Patients and methods
This prospective randomized study evaluated postoperative results in 40 patients with primary RD with inferior breaks. They presented with primary RD with inferior breaks and were divided into two groups, each group including 20 patients; the first group was treated by means of PPV with endolaser barrage 360°, and the second group was treated by means of PPV with SB. Intraoperative and postoperative complications and recurrence rate were recorded. Follow-up was carried out for 3 months.
Results
The mean age of patients in the first group was 56.2 years, whereas the mean age of patients in the second group was 55.3 years. Recurrent RD occurred in 10% of cases in the first group and in 5% of cases in the second group. Success rate was 90% (18 of 20 cases) in the first group and 95% (19 of 20 cases) in the second group.
Conclusion
Acceptable success rates can be achieved using PPV with endolaser barrage 360° to treat RD with inferior breaks. Supplementary SB is unnecessary to support the inferior retina as endolaser barrage with silicon oil and good positioning achieve tempo nade of the inferior breaks satisfactorily. Further, PPV with endolaser barrage 360° has fewer intraoperative and postoperative complications compared with PPV with SB.
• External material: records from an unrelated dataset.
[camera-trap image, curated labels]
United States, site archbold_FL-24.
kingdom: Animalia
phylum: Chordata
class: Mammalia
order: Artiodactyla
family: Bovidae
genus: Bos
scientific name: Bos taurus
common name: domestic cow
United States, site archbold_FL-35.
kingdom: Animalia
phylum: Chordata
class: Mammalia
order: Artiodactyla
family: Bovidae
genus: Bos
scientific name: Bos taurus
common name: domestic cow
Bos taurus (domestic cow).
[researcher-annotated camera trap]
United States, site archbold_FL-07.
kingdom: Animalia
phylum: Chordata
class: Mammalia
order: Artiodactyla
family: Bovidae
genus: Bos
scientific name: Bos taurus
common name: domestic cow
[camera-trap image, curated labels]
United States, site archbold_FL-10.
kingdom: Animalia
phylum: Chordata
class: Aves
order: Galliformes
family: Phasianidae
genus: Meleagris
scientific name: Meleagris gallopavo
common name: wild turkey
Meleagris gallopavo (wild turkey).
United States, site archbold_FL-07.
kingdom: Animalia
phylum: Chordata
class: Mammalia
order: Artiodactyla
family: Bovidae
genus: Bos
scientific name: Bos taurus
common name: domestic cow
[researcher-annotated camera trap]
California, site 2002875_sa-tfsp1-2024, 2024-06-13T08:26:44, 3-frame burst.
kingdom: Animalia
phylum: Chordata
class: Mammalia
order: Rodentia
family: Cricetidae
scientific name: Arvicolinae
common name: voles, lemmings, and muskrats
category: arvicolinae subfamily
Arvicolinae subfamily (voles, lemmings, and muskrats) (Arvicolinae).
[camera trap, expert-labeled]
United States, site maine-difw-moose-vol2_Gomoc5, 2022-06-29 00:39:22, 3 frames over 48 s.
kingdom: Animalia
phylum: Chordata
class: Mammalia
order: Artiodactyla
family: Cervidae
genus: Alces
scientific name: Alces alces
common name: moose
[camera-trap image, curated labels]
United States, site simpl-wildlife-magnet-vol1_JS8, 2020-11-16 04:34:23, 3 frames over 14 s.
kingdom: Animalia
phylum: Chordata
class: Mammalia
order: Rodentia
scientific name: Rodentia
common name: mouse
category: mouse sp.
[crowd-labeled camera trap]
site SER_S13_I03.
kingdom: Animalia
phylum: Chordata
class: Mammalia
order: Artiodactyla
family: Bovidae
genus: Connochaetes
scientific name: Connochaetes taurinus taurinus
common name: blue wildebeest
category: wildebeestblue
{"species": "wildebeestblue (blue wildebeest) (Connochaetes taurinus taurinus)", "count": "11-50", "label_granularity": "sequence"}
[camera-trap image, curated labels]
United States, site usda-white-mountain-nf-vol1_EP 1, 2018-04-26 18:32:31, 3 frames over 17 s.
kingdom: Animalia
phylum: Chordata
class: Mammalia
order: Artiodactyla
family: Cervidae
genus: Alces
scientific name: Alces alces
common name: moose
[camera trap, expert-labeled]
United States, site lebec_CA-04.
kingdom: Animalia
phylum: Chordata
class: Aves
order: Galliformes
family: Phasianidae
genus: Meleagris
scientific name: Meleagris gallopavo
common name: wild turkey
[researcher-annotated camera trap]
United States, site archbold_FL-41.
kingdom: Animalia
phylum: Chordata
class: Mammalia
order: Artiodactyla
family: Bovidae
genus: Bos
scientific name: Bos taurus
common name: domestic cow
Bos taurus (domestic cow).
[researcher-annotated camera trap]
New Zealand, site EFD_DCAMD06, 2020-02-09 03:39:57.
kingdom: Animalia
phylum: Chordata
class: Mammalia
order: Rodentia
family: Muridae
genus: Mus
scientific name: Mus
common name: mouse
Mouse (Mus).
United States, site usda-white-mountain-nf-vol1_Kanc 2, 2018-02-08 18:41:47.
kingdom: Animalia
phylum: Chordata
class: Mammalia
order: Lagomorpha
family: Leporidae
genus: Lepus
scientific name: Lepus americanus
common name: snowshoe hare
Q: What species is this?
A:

Keywords: endolaser barrage, inferior breaks, pars plana vitreotomy


How to cite this article:
Al-Aswad MA, Enany HA. Pars plana vitrectomy with endolaser barrage 360° versus pars plana vitrectomy with scleral buckle for treatment of primary retinal detachment with inferior breaks . Delta J Ophthalmol 2015;16:84-8

How to cite this URL:
Al-Aswad MA, Enany HA. Pars plana vitrectomy with endolaser barrage 360° versus pars plana vitrectomy with scleral buckle for treatment of primary retinal detachment with inferior breaks . Delta J Ophthalmol [serial online] 2015 [cited 2017 Dec 12];16:84-8. Available from: http://www.djo.eg.net/text.asp?2015/16/2/84/165059


  Introduction Top


Successful retinal attachment surgery requires effective treatment for breaks and relief of vitreoretinal traction. Scleral buckle (SB) is the most well-established technique and has the longest published follow-up data [1] .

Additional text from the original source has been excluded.